Завсегдатаи театрального зала Сен-Жерменского предместья были далеко не горячими революционерами; они тайком подбадривали своих актеров, которые, отделившись от Тальмы, Дюгазона и прочих коллег-патриотов, не стеснялись оказывать с подмостков систематическую оппозицию новому режиму.<<353>>

Муниципалитет сделал попытку воспретить сатиру Лайя, но эта мера было очень дурно встречена публикой. При поднятии занавеса режиссер вышел, чтобы известить о вынужденной перемене спектакля и вызвал этим известием неописуемый скандал.

Почти весь партер оказался на стороне автора. Несколько его противников были постыдно изгнаны из зала, и раздался могучий клик: "Пьесу или смерть!" Национальная гвардия с самим командиром во главе оцепила театр. Наконец, в дело лично вмешался Парижский мэр Шамбон и обещал довести его до самого Конвента, который и отменил декрет Коммуны. "Друг Законов" мог снова идти свободно.

Через некоторое время Франсуа де Нёфшато поставил пьесу "Памела", или "Вознагражденная добродетель". Уже перед первым представлением все умы были настолько возбуждены, что дирекция должна была поместить внизу афиши распоряжение муниципалитета о воспрещении входа в зрительный зал с палками, тростями и вообще со всякого рода оружием. Это лучше всего свидетельствует о перерождении театра; последний, по образцу клубов, становится полем столкновений враждующих партий, которые, какова бы ни была пьеса, готовы каждая растерзать своих противников. Не останавливаясь подробно на этом оставшемся знаменитым в летописях французского драматического искусства вечере, мы скажем только, что назавтра и артисты и авторы были уже все размещены по тюрьмам - Мадлонетской и Морамьонской. Им приписывают на пороге острога фразу в духе Галилея, вошедшую в разряд поговорок: "А пьеса все же прошла великолепно!".

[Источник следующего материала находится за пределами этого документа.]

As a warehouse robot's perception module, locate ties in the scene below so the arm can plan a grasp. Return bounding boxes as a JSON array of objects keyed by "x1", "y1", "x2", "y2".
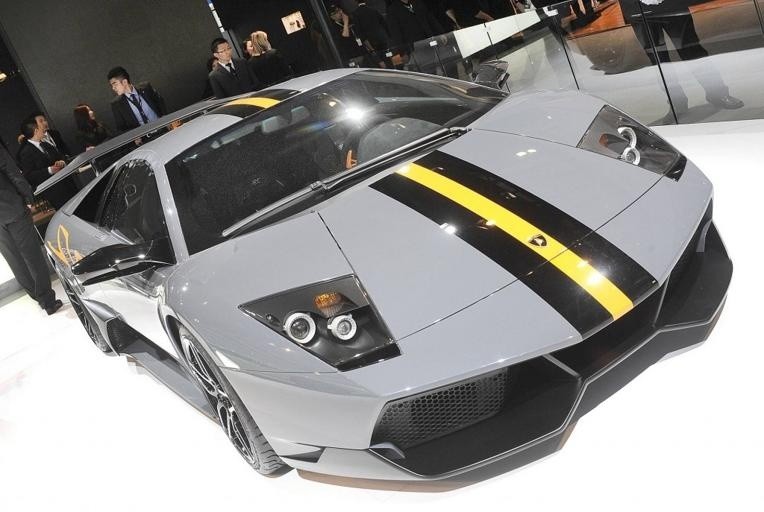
[
  {"x1": 130, "y1": 94, "x2": 148, "y2": 124},
  {"x1": 225, "y1": 63, "x2": 238, "y2": 79},
  {"x1": 40, "y1": 143, "x2": 46, "y2": 153}
]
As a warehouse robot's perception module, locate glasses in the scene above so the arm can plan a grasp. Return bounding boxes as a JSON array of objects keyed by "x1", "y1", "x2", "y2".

"Друг Законов" и "Памела", как уже мы сказали, были выше остальных пьес той же эпохи. Они не содержат не чрезмерного фанатизма, который так характеризует революционное миросозерцание, ни проповедей нового культа Разума, Отечества и Свободы. В них преобладает вольтерианский здравый смысл. Но для изуверов нет ни логики, ни здравого смысла, а для фанатиков - революция ушла недалеко от средневековой инквизиции. Поэтому сыны Руссо и последователи энциклопедистов, оставшись без руководителей и без твердых основ, применяли принципы своих великих учителей самым пагубным образом.

Каковы первоначальные причины падения драматического искусства в эпоху революции? Они тесно связаны, с одной стороны, с невысоким уровнем требований, предъявлявшихся публикой, а с другой стороны, - с совершенно неуместным вмешательством властей в театральные дела. Общественное мнение и цензура - вот два ментора французской сцены, ответственных за ее падение, из которого ее мог затем поднять только романтизм, и то много времени спустя.

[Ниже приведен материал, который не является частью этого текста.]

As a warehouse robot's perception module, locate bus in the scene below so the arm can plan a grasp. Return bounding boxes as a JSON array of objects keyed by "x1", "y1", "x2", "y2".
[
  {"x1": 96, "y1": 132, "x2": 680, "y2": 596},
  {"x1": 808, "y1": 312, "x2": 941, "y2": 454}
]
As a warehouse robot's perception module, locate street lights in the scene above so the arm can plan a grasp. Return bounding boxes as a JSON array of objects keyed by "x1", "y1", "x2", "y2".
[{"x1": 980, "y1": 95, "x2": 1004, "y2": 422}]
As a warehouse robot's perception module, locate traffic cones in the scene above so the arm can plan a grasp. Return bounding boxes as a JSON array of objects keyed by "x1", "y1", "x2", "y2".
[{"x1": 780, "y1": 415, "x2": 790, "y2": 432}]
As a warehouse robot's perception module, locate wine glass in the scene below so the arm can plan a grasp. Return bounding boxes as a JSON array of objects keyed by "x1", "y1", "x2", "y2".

Публика перестала быть тем тихим и спокойным зрителем, который приходит в театр, чтобы провести несколько часов в сфере искусства и забыться здесь от повседневных забот. Если и до 1789 года в театрах бывали иногда шумные манифестации, если из партера и галерей раздавались подчас шутки, насмешки, громкие протесты и даже пронзительные свистки, то все это никогда не имело политического характера. С революцией политика проникает повсюду: в клубы, в салоны, в игорные дома и в зрительные залы, и везде тотчас же становится полновластной хозяйкой.

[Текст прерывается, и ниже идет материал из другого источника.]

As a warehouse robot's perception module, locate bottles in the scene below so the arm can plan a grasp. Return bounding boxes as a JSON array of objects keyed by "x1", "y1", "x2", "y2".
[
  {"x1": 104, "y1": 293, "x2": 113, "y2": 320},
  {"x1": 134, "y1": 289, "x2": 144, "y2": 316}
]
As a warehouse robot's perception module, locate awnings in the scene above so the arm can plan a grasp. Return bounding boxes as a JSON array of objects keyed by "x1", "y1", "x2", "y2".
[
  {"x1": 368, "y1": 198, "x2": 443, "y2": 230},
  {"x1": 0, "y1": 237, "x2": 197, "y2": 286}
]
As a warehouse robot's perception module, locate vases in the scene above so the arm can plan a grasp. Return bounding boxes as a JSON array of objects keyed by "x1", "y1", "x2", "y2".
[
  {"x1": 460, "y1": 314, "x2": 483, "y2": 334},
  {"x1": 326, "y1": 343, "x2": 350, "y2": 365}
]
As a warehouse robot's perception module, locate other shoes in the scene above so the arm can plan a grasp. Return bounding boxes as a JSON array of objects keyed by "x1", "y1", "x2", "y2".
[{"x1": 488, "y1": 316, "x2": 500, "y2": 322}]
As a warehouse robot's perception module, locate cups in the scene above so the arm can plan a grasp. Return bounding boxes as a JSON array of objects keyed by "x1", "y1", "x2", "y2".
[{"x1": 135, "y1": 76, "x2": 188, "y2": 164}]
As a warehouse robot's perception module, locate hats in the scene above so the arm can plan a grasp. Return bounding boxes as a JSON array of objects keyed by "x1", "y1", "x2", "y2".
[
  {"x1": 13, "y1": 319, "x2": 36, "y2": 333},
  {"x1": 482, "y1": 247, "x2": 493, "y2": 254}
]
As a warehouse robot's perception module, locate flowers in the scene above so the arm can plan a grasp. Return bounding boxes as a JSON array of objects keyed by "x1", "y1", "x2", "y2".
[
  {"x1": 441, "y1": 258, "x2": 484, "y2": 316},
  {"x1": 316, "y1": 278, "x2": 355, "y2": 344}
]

Она овладевает всеми умами и всеми поступками новых "граждан", еще не привыкших к самостоятельной общественной жизни и сводящих подчас даже малейшие проявления внутренней интимной жизни, к одному общему революционному знаменателю. "Декларация прав человека" звучит в их ушах, как военный клич, а при таком настроении, очевидно, недалеко и до гонений. Стоит любому соседу по креслу чем-нибудь проявить тон, дух или нравы "древнего рабства", как он становится уже "подозрительным". Мы видели выше, что таким именно способом нарождались и действовали все "поставщики" гильотины. В эпоху террора вся публика живет исключительно под влиянием политики, и к ней на этой почве легко примыкают все поддонки общества, тот сброд, который в обыкновенное время сдерживается полицией, а во время великих общественных движений, вырвавшись из под надзора, пользуется событиями лишь ради того, чтобы дать выход своим диким вандальским инстинктам.<<354>>

Странный вид представляли, например, театральные залы "Нации" или "Разнообразных развлечений". В них смешивались самые разнообразные слои общества. Щеголи-мюскадэны - адонисы революции, эти санкюлоты на розовой водичке, которых лишь внезапный порыв, неожиданно для них самих, бросил в объятия народа; рядом с ними - другой тип людей: сильных, здоровых, в особом, бросающемся в глаза костюме: широчайших штанах, коротких куртках и в шапках из лисьего меха с хвостами, падающими на плечи; в руках у них обыкновенно дубина, которую в шутку называли "их конституция"; у них энергичные лица, в которых светится презрение к изящным манерам прошлого; плохо выбритые, плохо причесанные, покрытые обыкновенно грязью, а иногда даже и кровью, они настораживаются при первом слове, которое может им не понравиться, и такой-то батальон, хозяйничая в партере, нередко внезапно поднимается, кричит, вызывает актера, требует, чтобы тот отказался от только что сказанного слова, и успокаивается лишь тогда, когда справедливость торжествует, а принципы в безопасности! Эти люди были, по крайней мере, искренно воодушевлены той наивной верой, которая создает энтузиазм и чужда скептицизма и иронии... "Под их изодранной подчас одеждой были видны крепкие мускулы, и можно было отгадать пылкое сердце и горячую кровь. Среди них Шекспир нашел бы своего "Калибана", а скульпторы охотно пригласили бы каждого из них в свои мастерские в качестве "натуры" для атлета" (Fleury).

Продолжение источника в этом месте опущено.